The model considered in this work represents a nanomechanical oscillator coupled to a resonant tunnel junction, which can be directly used as small mass detector, sensor of ultra weak forces and particularly as displacement detector8,9,10,11,12,19,20. We propose to move from the quantum ground state of the nanomechanical oscillator to an excited state, because the resonant electronic peak will be suppressed and the mechanical side peaks will become sharper with larger amplitude. Due to the enhanced amplitude for strong electron-oscillator coupling, the quality factor is enhanced, which increases the measurement sensitivity in the quantum regime53,54,55,56,57,58. The required excited state of the nanomechanical oscillator can be achieved by controlling the temperature as well as by applying an external gate. The application of NEMS often suffers from difficulties to control the damping in the systems. Various ways to overcome damping losses and, therefore, to improve the quality factor have been put forward both theoretically and experimentally, such as the parametric resonance53,54, mechanical signal amplifying55, sideband cooling56,57 and the quantum behavior of macroscopic systems58. The enhanced amplitude of the sidebands in the presence of strong electron-oscillator coupling for the excited state, as demonstrated in the present work, gives rise to an alternative and very efficient approach for increasing the measurement sensitivity of NEMS.

We have analyzed the spectral features of a quantum dot coupled to a nanomechanical oscillator by using the nonequilibrium Green's function approach, i.e., without treating the electron-phonon coupling as a perturbation. We have derived analytical expressions for the self-energies of the dot and the leads as well as the full Green's function. This enables us to investigate the effects of the coupling of the electrons to the oscillator on the dot and the tunneling rate of the electrons. Our numerical results show additional peaks in the spectrum for strong coupling to the single phonon mode. We find nontrivial dynamics of the nanomechanical oscillator, as reflected by a suppression of the first side peak in the spectrum when the oscillator starts in its first excited state. This effect could not be revealed by a classical or perturbation treatment of the oscillator. While both for the ground and excited states the side peaks are well resolved, they are enhanced in amplitude and sharper for the first excited state with respect to the ground state.
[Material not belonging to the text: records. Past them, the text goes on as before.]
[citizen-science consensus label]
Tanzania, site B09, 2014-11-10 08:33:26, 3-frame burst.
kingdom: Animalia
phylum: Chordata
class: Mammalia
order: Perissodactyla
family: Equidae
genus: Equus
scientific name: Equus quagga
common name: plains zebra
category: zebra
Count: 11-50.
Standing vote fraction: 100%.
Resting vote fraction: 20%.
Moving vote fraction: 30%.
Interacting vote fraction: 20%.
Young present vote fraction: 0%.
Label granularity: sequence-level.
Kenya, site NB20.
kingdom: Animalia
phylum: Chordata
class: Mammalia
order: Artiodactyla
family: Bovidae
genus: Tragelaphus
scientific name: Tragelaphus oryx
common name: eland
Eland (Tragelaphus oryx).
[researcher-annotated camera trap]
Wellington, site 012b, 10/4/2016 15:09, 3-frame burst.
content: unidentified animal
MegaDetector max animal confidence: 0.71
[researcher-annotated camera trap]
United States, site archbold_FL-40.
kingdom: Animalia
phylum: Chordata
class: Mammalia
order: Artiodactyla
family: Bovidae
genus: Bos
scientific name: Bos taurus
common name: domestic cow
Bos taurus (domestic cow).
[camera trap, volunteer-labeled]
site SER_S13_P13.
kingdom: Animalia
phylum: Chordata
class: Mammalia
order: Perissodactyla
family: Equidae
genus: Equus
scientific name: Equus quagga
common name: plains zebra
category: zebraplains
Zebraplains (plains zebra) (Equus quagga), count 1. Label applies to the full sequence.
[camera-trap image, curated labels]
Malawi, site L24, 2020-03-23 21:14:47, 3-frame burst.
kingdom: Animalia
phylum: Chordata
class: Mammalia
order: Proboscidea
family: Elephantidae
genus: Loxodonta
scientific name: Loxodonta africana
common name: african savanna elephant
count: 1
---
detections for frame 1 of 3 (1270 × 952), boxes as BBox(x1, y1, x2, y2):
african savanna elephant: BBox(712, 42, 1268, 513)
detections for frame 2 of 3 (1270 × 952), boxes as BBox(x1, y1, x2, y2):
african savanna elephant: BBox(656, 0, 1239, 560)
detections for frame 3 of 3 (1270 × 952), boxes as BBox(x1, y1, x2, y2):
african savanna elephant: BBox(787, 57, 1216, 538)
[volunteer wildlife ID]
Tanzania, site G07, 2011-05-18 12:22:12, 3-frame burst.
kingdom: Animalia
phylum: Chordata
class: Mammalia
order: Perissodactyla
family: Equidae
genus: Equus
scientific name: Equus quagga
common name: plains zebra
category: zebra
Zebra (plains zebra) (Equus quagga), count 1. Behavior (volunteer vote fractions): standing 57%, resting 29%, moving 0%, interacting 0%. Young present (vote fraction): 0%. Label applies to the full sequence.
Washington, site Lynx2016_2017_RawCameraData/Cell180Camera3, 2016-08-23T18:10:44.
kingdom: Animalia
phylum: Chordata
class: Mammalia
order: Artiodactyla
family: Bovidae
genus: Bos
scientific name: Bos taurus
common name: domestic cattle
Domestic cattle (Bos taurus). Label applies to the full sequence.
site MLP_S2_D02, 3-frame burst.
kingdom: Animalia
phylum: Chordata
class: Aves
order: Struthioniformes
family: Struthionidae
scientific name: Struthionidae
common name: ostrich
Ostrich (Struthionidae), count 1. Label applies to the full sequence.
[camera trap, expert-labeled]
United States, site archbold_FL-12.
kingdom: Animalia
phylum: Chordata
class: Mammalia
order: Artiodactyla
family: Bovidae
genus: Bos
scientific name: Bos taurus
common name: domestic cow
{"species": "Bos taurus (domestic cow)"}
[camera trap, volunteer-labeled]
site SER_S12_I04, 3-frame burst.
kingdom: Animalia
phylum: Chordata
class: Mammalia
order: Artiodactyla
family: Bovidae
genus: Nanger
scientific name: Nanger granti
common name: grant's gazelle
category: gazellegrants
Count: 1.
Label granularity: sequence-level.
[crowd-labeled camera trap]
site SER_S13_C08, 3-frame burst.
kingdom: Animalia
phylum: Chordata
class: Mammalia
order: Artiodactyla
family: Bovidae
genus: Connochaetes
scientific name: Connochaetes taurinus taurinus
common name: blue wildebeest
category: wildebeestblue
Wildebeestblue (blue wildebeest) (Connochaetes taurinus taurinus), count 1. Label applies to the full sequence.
Our method goes beyond perturbation theory and thus can be applied from small to large applied bias. It should turn out to be fruitful for various problems in molecular systems, NEMS and shuttling transport phenomena. The theoretical framework developed in the present work for describing the ground and excited states of NEMS provides both reliable predictions of experiments and improved understanding of the circumstances under which nanomechanical systems are governed by quantum behavior.